### Lista zadań
1. Wypisz wiernie fragment tekstu o bobrze: zacznij od słów „Była sobota, 19”, a zakończ po słowach „było zbyt niebezpieczne.”.
2. Oceń, czy stwierdzenia (a), (b) i (c) są zgodne z tekstem o bobrze, i przy każdym odpowiedz „tak” lub „nie”, przytaczając dosłownie rozstrzygające słowa tekstu.
(a) Zgłoszenie dotyczące bobra przyjęto w niedzielę.
(b) Po przyjeździe na miejsce strażnicy zastali tam osobę zgłaszającą.
(c) Po obniżeniu poziomu wody zejście do kanału stało się bezpieczne.
3. Podaj dalszy ciąg tekstu o bobrze, zaczynając zaraz po jego ostatnim zdaniu.

### Prezentowany tekst
----

23.07.2025 08:02 2 OR/Straż Miejska w Gdańsku
Takiego obrotu sprawy bóbr z pewnością się nie spodziewał. Wszedł do kanału w przepompowni, który okazał się pułapką bez wyjścia. Choć świetnie radzi sobie w wodzie, tym razem nie był w stanie sam się wydostać.
Była sobota, 19 lipca. Zbliżała się 18:30, kiedy dyżurny z Referatu Kierowania przyjął zgłoszenie dotyczące bobra, który wpadł do kanału przepompowni przy ul. Olszyńskiej. Zwierzę było uwięzione w zalanym, betonowym kanale i nie mogło się z niego wydostać o własnych siłach.
fot. Straż Miejska w Gdańsku
— Na ratunek zwierzęciu pojechał patrol strażników z Referatu Ekologicznego. Gdy przyjechali na miejsce, zastali tam osobę zgłaszającą oraz bobra pływającego wewnątrz kanału. Zwierzę wyglądało na wyczerpane, ale co jakiś czas odpoczywało na drabince — informują gdańscy strażnicy miejscy
fot. Straż Miejska w Gdańsku
Operator przepompowni obniżył poziom wody, jednak z powodu grubej warstwy mułu zejście do kanału było zbyt niebezpieczne.

----

### Wyodrębnione dane
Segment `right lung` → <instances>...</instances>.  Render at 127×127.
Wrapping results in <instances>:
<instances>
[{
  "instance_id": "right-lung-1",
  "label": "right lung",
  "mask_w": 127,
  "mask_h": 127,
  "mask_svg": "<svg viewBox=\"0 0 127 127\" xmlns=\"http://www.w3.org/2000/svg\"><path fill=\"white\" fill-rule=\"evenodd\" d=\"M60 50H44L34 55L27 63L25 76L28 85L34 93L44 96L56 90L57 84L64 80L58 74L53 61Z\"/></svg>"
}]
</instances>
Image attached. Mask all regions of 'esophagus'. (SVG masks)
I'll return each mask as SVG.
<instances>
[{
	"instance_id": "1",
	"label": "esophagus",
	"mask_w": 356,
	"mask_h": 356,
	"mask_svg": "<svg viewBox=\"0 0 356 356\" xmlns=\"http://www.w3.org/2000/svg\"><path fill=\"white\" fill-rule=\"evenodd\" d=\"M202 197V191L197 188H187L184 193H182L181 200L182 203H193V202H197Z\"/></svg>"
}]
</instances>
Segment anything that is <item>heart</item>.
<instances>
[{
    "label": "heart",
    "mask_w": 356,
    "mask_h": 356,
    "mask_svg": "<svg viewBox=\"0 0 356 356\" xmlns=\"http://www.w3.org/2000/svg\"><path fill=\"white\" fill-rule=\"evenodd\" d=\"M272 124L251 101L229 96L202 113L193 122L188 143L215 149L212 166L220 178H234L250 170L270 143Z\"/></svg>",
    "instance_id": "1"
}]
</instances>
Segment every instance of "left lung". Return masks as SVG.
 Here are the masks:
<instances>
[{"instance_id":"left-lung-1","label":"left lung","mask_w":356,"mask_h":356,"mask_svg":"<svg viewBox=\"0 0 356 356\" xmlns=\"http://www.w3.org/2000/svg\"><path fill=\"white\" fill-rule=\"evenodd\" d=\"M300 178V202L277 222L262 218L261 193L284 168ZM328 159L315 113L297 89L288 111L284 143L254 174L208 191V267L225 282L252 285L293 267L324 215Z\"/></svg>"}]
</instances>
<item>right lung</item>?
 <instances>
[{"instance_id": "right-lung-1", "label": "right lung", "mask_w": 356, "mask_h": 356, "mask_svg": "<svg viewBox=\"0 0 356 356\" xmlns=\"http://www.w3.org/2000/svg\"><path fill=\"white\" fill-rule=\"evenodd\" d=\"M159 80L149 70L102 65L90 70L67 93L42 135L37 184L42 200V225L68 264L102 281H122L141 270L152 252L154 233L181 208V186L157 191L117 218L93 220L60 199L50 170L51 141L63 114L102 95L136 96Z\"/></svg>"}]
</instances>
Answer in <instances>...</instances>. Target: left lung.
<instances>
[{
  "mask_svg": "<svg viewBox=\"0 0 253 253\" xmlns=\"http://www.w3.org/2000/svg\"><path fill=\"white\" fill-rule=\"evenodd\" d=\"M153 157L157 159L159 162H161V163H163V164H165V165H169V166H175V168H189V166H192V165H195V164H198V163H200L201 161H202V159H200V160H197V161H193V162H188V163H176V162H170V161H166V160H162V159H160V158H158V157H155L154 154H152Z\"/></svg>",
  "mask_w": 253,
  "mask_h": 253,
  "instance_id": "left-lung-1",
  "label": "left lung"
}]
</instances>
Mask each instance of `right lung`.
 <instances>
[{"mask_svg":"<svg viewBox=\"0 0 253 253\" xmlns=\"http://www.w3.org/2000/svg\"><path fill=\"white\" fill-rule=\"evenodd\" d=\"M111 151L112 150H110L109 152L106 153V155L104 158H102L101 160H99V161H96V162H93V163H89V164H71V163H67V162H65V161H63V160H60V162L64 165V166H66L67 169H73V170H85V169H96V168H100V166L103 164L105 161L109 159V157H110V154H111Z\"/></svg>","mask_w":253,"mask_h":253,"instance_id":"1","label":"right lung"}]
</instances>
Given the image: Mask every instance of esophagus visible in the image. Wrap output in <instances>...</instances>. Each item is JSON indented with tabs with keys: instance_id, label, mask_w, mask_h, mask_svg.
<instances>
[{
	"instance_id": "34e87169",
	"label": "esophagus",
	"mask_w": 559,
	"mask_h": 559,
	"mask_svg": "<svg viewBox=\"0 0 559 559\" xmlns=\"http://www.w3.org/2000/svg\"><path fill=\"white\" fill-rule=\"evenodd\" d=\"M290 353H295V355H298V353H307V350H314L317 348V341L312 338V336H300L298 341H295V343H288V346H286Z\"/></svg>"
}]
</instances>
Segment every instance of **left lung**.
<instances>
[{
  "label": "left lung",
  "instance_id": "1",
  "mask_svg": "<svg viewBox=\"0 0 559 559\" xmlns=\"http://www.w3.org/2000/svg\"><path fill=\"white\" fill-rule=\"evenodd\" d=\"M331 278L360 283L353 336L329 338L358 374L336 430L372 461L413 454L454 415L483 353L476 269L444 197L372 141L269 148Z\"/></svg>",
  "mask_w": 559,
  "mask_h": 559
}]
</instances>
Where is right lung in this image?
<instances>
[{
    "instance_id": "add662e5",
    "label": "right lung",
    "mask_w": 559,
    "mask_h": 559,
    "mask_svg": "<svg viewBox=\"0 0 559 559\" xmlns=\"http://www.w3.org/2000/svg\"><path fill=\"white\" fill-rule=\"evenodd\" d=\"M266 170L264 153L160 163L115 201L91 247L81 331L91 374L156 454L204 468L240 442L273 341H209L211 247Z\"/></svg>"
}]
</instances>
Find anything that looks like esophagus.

----

### Odpowiedzi do zadań
1.
Była sobota, 19 lipca. Zbliżała się 18:30, kiedy dyżurny z Referatu Kierowania przyjął zgłoszenie dotyczące bobra, który wpadł do kanału przepompowni przy ul. Olszyńskiej. Zwierzę było uwięzione w zalanym, betonowym kanale i nie mogło się z niego wydostać o własnych siłach.
fot. Straż Miejska w Gdańsku
— Na ratunek zwierzęciu pojechał patrol strażników z Referatu Ekologicznego. Gdy przyjechali na miejsce, zastali tam osobę zgłaszającą oraz bobra pływającego wewnątrz kanału. Zwierzę wyglądało na wyczerpane, ale co jakiś czas odpoczywało na drabince — informują gdańscy strażnicy miejscy
fot. Straż Miejska w Gdańsku
Operator przepompowni obniżył poziom wody, jednak z powodu grubej warstwy mułu zejście do kanału było zbyt niebezpieczne.

2.
(a) Nie: „Była sobota, 19 lipca.”
(b) Tak: „zastali tam osobę zgłaszającą oraz bobra pływającego wewnątrz kanału”
(c) Nie: „z powodu grubej warstwy mułu zejście do kanału było zbyt niebezpieczne”

3.
Funkcjonariusze podjęli próbę odłowienia bobra przy pomocy specjalistycznego sprzętu, ale zwierzak nie chciał współpracować. Cały czas nurkował i uciekał. Po kilku nieudanych próbach mundurowi zdecydowali się poprosić o pomoc strażaków. Dzięki wspólnym działaniom udało się bezpiecznie odłowić bobra. Zwierzę nie miało żadnych obrażeń, więc strażnicy wypuścili go w spokojnym miejscu, z dala od miejskiego zgiełku i potencjalnych zagrożeń.
Byliście świadkami zdarzenia w naszym regionie? Chcecie aby nasza redakcja zajęła się jakimś tematem? Czekamy na Wasze sygnały i informacje. Można kontaktować się z naszą redakcją za pośrednictwem strony facebookowej i mailowo: redakcja@nadmorski24.pl. Dyżurujemy także pod numerem telefonu 729 715 670.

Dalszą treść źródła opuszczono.